—“CURT, ARE COMPLEX IDEAS INACCESSIBLE OR DOES IT JUST TAKE SOME PEOPLE LONGER?”—

While it should take 110 IQ to pass university courses there are people with 100IQ that manage to do it. (not that they’re taking the hardest courses).

As I understand it, it takes a lot longer to learn what exists, longer to learn what must be calculated by substitution, and the meaningful barrier is invention of what does not exist yet.

In other words, to be very good at chess you have to play a lot, and learn a lot of increasingly complex patterns. To be very good at math you have to use it a great deal and be very good at increasingly complex patterns. To be good a programming, you have to use it a great deal and be very good at increasingly complex patterns.

The barrier for people is usually frustration and exhaustion in that learning to apply those patterns by intuition and permutation is actually beyond some people. You would be horrified below 95 at how hard it is for people to learn the most basic things.

I find most interesting is those children who are mentally retarded by because of their desire for approval, they will work endlessly to learn some simple thing that they can accomplish on their own.

The real problem we faces as a polity is the Dunning Kruger bias, which is that we tend to assume a little knowledge provides more understanding that it does. The example I understand best, is in the field I understand best, which is economics. In economics you can almost guarantee that the majority of economists will be wrong on any particular question of nuance. The reason being there are only four or five people who understand that question, and all of economics is counter-intuitive (which is why it’s so complicated). Yet all economists opine on some specialization that they are entirely ignorant of. This also mirrors the academic anchoring problem. In that, a survey of 1000 people on the street will yield better predictive results (of observable phenomenon) than the specialists will.

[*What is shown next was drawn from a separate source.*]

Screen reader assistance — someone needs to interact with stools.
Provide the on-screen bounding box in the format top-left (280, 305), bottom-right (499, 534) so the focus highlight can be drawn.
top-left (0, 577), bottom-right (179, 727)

My greatest frustration is the “Island 120” group, which is people able to graduate from non-STEM courses but not STEM courses, and virtue signal that they belong to the island 120’s group, but who vastly overestimate their understanding and vastly over express their confidence. The 120’s are the range where you know enough to be dangerous by convincing a large body of people you know enough. (the media).

This behavior is equivalent to a cult where all members are convinced of their wisdom simply because they all believe the same nonsense. In my understanding of western civilization today, those people play a disproportionate role in information sharing – and most of what they think is nonsense.

Reality is always quite simple, it’s just often less pleasant than we imagine it to be.